(Image-based spatial reasoning data)
■ ■ ■

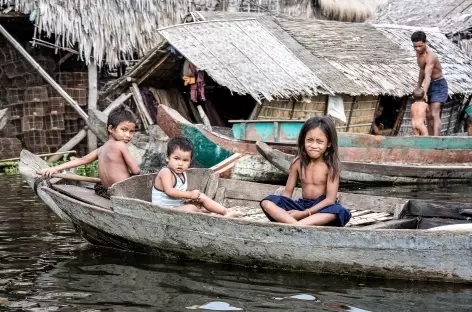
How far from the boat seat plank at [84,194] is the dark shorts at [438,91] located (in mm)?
6030

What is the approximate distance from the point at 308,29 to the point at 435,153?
5037 mm

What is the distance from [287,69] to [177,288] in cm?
834

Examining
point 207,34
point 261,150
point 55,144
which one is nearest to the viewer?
point 261,150

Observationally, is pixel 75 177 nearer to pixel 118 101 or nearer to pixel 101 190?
pixel 101 190

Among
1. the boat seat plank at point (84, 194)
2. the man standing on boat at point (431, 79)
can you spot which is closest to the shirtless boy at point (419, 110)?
the man standing on boat at point (431, 79)

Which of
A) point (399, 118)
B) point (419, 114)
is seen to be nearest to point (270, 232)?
point (419, 114)

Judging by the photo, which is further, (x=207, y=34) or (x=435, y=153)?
(x=207, y=34)

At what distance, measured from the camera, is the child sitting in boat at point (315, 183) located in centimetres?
602

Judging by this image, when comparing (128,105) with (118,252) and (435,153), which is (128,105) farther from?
(118,252)

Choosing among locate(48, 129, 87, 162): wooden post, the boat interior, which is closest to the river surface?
the boat interior

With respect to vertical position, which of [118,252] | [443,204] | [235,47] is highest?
[235,47]

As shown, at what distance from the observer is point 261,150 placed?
10695 millimetres

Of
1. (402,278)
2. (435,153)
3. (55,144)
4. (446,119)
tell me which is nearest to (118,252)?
(402,278)

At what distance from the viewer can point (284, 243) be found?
5848 mm
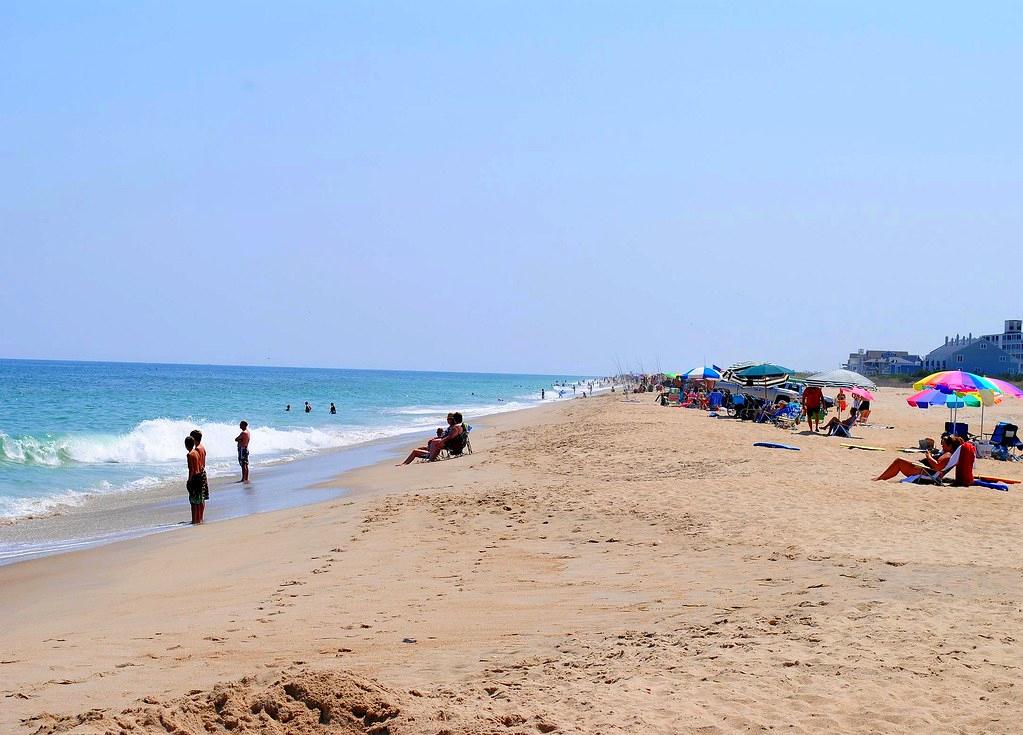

■ ■ ■

Prompt:
Rescale the lines starting at the one containing "At what distance from the viewer" and ending at the last line of the records, both ends included. Give those lines again, requests included, with every distance in the answers multiplied by 2 and rounded to a whole number (halves up), and leave the pictures out.

Solved exercise:
At what distance from the viewer can point (284, 243) be found?
11696 mm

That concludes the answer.